> _Aim of the exercise_: Continue the commit diff that makes comparison_op_quantized.cl generic with VEC_SIZE, picking up right after its final line.

From: Prasanna R/SNAP /SRI-Bangalore/Engineer/삼성전자 <prasanna.r@samsung.com>
Date: Tue, 18 Dec 2018 04:47:17 +0000 (+0530)
Subject: Making comparison_op_quantized.cl generic with VEC_SIZE (#4042)
X-Git-Tag: 0.3~51
X-Git-Url: http://review.tizen.org/git/?a=commitdiff_plain;h=5a1045348d9b9d90886bac72a404e3185486439c;p=platform%2Fcore%2Fml%2Fnnfw.git

Making comparison_op_quantized.cl generic with VEC_SIZE (#4042)

This patch makes comparison op quantized.cl more generic based on VEC_SIZE
replacement from 16 -> vec_size
This is done for better scaling of this kernel.

Signed-off-by: prasannar <prasanna.r@samsung.com>
---

diff --git a/libs/ARMComputeEx/src/core/CL/CLKernelLibrary.cpp b/libs/ARMComputeEx/src/core/CL/CLKernelLibrary.cpp
index 6326ee1..40efbcc 100644
--- a/libs/ARMComputeEx/src/core/CL/CLKernelLibrary.cpp
+++ b/libs/ARMComputeEx/src/core/CL/CLKernelLibrary.cpp
@@ -75,7 +75,7 @@ const std::map<std::string, std::string> CLKernelLibraryEx::_kernel_program_map
     {"combine_gradients_L1", "canny.cl"},
     {"combine_gradients_L2", "canny.cl"},
     {"comparison_op", "comparison_op.cl"},
-    {"comparison_op_quantized", "comparison_op_quantized.cl"},
+    {"comparison_op_qasymm8", "comparison_op_quantized.cl"},
     {"concatenate_depth", "concatenate.cl"},
     {"concatenate_width", "concatenate.cl"},
     {"convolution_rectangle", "convolution_rectangle.cl"},
diff --git a/libs/ARMComputeEx/src/core/CL/cl_kernels/comparison_op_quantized.cl b/libs/ARMComputeEx/src/core/CL/cl_kernels/comparison_op_quantized.cl
index 133fcee..41c90b7 100644
--- a/libs/ARMComputeEx/src/core/CL/cl_kernels/comparison_op_quantized.cl
+++ b/libs/ARMComputeEx/src/core/CL/cl_kernels/comparison_op_quantized.cl
@@ -17,6 +17,12 @@
 #include "helpers.h"
 #define SUB(x, y) (x) - (y)

[Lines of data]
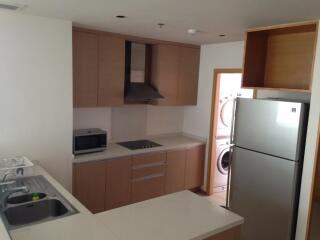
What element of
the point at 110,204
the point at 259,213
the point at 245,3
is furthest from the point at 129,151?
the point at 245,3

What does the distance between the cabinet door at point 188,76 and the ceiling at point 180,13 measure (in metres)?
1.16

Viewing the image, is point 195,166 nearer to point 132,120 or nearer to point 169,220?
point 132,120

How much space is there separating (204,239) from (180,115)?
3.23 m

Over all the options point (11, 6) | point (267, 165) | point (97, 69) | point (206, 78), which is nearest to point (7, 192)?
point (11, 6)

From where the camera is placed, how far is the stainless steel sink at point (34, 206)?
194cm

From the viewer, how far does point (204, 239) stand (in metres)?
1.71

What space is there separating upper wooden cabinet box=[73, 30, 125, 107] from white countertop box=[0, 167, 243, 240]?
1.65 metres

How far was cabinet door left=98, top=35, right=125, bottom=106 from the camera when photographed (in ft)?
11.6

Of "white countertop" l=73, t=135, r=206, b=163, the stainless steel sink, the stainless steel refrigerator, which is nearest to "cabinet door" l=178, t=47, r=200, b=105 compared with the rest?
"white countertop" l=73, t=135, r=206, b=163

> _Solved exercise_:
+#if defined(OFFSET_IN1) && defined(OFFSET_IN2) && defined(SCALE_IN1) && defined(SCALE_IN2) && defined(VEC_SIZE)
+
+#define VEC_FLOAT VEC_DATA_TYPE(float, VEC_SIZE)
+#define VEC_INT VEC_DATA_TYPE(int, VEC_SIZE)
+#define VEC_OUT VEC_DATA_TYPE(DATA_TYPE_OUT, VEC_SIZE)
+
 /** Returns the truth value of comparison .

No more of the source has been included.